CVE-2025-31133: runc MaskedPaths Race and Local Container Escape

  • Thread Author
runc contains a newly disclosed local container escape and information-disclosure vulnerability (CVE-2025-31133) that abuses runc’s maskedPaths handling by exploiting mount/race conditions around bind-mounting the container’s /dev/null, and operators must treat hosts that run untrusted images or parallel build systems as high-priority remediation targets.

Background / Overview​

runc is the reference OCI runtime used by Docker, Kubernetes (via containerd), and many other container systems; it performs low-level namespace and mount setup and writes security metadata into pseudo-filesystems such as /proc. A class of recent disclosures shows that small validation or timing errors in those setup steps can enable host-impacting outcomes when untrusted images, shared mounts, or parallel builds are involved. CVE-2025-31133 fits squarely into that pattern: when runc uses a container’s /dev/null to mask a file (the maskedPaths feature), it did not sufficiently verify that the source inode was an honest /dev/null, allowing an attacker to race or otherwise manipulate mounts so that the bind-mount goes to an attacker-controlled target rather than true /dev/null. In plain terms, the vulnerability enables two practical attack variants:
  • an arbitrary mount gadget that can redirect mounts and reads to attacker-controlled files (leading to information disclosure, denial-of-service, or container escape), and
  • maskedPaths bypass, where runc silently skips masking if it encounters certain errors during the bind-mount sequence, leaving normally-hidden host paths exposed to the container.
Multiple independent trackers and the runc/GitHub advisory confirm the issue and the fixed releases; runc maintainers published targeted patches and staged them into releases to address the verification and race conditions.

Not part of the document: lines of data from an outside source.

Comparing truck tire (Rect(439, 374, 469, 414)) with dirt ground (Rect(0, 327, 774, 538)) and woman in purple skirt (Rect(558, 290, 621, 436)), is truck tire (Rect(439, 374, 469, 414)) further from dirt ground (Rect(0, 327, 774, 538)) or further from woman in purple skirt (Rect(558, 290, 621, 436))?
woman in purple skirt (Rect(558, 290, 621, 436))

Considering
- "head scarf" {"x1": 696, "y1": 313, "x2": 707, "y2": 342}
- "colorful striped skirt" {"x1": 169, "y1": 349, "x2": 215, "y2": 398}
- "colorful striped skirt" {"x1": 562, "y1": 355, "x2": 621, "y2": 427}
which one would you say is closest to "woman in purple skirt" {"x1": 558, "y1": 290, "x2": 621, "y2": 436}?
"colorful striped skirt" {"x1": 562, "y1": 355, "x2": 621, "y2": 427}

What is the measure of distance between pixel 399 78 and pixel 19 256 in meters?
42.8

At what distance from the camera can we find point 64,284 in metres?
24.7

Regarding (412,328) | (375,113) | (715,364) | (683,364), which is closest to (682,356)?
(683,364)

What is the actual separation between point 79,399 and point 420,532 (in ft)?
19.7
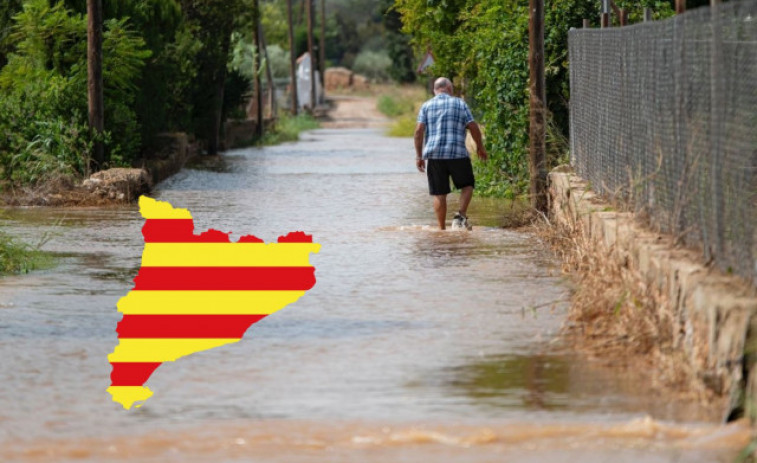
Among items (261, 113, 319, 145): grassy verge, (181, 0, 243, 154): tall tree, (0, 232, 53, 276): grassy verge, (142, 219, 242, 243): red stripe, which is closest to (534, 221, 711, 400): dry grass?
(0, 232, 53, 276): grassy verge

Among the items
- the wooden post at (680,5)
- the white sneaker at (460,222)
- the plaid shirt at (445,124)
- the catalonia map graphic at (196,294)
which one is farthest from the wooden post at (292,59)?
the wooden post at (680,5)

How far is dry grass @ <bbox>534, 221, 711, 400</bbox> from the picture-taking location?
794 cm

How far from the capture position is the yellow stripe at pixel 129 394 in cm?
770

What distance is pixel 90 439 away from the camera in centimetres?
689

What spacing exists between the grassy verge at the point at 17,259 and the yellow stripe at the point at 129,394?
489cm

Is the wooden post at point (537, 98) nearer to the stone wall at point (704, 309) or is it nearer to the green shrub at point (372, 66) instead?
the stone wall at point (704, 309)

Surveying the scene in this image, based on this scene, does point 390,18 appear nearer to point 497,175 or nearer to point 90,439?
point 497,175

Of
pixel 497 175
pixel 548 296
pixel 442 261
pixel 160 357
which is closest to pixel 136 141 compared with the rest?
pixel 497 175

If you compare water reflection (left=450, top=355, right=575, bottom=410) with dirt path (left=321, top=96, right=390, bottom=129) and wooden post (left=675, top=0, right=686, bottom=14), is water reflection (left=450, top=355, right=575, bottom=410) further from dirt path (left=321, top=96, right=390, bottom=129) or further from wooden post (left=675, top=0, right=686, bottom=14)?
dirt path (left=321, top=96, right=390, bottom=129)

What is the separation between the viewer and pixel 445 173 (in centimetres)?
1589

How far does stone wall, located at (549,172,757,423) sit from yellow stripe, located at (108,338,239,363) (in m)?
2.67

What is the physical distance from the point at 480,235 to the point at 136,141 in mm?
8701

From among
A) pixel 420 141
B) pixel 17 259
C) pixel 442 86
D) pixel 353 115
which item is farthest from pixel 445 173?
pixel 353 115

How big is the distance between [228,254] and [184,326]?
3992 millimetres
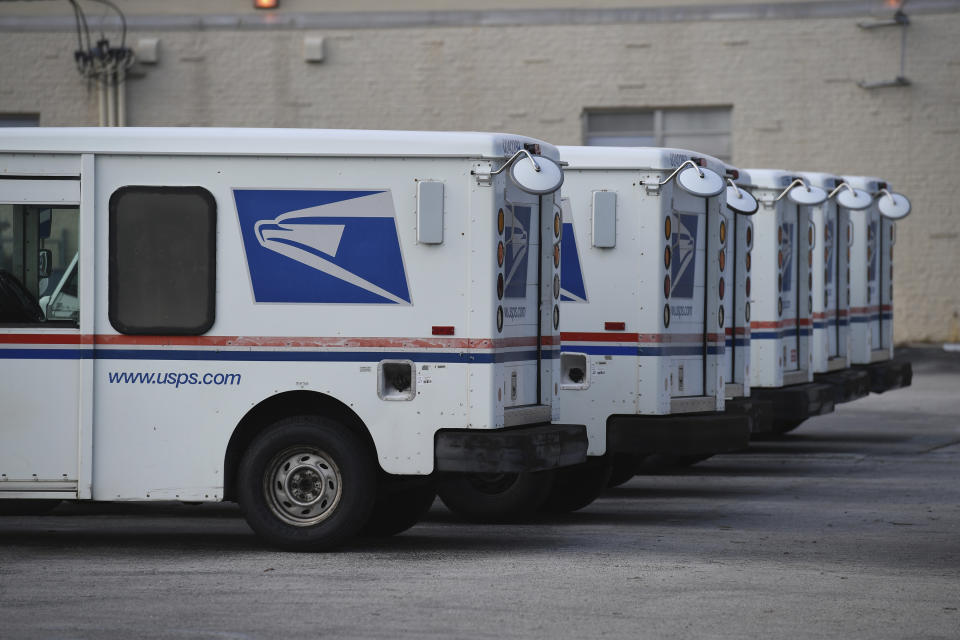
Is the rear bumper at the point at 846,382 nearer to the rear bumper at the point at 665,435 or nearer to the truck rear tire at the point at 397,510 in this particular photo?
the rear bumper at the point at 665,435

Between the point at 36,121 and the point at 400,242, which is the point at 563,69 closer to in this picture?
the point at 36,121

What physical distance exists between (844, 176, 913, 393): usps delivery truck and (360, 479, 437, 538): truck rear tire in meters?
9.22

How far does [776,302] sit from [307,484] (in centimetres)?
699

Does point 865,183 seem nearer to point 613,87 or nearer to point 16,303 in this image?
point 16,303

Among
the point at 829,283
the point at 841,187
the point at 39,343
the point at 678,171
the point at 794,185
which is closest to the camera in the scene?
the point at 39,343

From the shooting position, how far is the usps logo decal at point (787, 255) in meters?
16.7

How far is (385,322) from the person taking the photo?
34.8 feet

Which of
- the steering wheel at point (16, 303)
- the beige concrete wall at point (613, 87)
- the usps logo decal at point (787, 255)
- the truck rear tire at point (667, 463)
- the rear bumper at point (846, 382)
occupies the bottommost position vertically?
the truck rear tire at point (667, 463)

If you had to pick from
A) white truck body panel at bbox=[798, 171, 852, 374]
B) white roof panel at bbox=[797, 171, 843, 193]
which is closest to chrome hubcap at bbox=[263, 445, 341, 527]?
white truck body panel at bbox=[798, 171, 852, 374]

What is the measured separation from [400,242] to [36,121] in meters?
23.0

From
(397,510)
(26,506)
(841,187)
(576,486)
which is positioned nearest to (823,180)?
(841,187)

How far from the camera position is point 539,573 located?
32.8 ft

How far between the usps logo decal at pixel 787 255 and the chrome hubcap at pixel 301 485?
286 inches

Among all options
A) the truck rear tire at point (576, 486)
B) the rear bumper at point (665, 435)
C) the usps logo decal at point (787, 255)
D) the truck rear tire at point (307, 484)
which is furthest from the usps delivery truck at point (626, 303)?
the usps logo decal at point (787, 255)
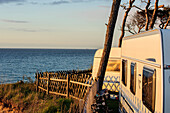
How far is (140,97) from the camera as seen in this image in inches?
205

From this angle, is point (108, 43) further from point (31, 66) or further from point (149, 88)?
point (31, 66)

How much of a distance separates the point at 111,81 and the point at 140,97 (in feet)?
21.2

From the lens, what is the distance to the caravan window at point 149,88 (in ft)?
13.8

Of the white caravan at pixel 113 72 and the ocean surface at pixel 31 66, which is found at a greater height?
Result: the white caravan at pixel 113 72

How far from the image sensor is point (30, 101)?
11.0 metres

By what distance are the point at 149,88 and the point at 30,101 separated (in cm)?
802

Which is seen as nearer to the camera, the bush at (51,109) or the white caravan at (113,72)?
the bush at (51,109)

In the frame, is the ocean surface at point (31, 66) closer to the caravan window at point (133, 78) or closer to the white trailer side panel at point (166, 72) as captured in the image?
the caravan window at point (133, 78)

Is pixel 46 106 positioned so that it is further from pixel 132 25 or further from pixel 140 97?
pixel 132 25

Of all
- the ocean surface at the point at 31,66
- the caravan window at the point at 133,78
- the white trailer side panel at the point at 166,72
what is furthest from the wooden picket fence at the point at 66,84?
the white trailer side panel at the point at 166,72

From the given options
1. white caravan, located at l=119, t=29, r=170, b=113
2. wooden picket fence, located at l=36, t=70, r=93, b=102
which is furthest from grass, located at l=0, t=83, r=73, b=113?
white caravan, located at l=119, t=29, r=170, b=113

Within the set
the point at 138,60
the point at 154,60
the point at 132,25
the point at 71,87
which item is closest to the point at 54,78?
the point at 71,87

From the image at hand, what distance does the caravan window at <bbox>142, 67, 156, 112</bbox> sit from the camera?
4199mm

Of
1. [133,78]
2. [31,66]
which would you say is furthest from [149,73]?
[31,66]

Technical anatomy: what goes wrong​

The role of maskedPaths and /dev/null​

The maskedPaths feature allows container operators to hide or neutralize sensitive files exposed inside a container filesystem. For files, runc implements masking by bind-mounting the container’s own /dev/null on top of the target path, effectively turning reads into EOFs and writes into no-ops. For directories maskedPaths mounts a read-only tmpfs to hide contained files. Because masking relies on bind-mounting a source inode supplied by the container runtime, trusting the source inode is critical.

The failure mode: insufficient inode verification + race windows​

CVE-2025-31133 arises from two complementary problems:
  • runc did not robustly verify that the source path used for the bind-mount (the container’s /dev/null) was actually the expected device inode, and
  • the codepath allowed race conditions with shared mounts (for example, mounts created concurrently by other containers or build steps) to change the inode or remove /dev/null between runc’s checks and the actual mount operation. Attackers can exploit this time-of-check/time-of-use (TOCTOU) window to present an attacker-controlled mount as the source, or to delete /dev/null so that runc’s logic skips the bind and leaves maskedPaths inactive.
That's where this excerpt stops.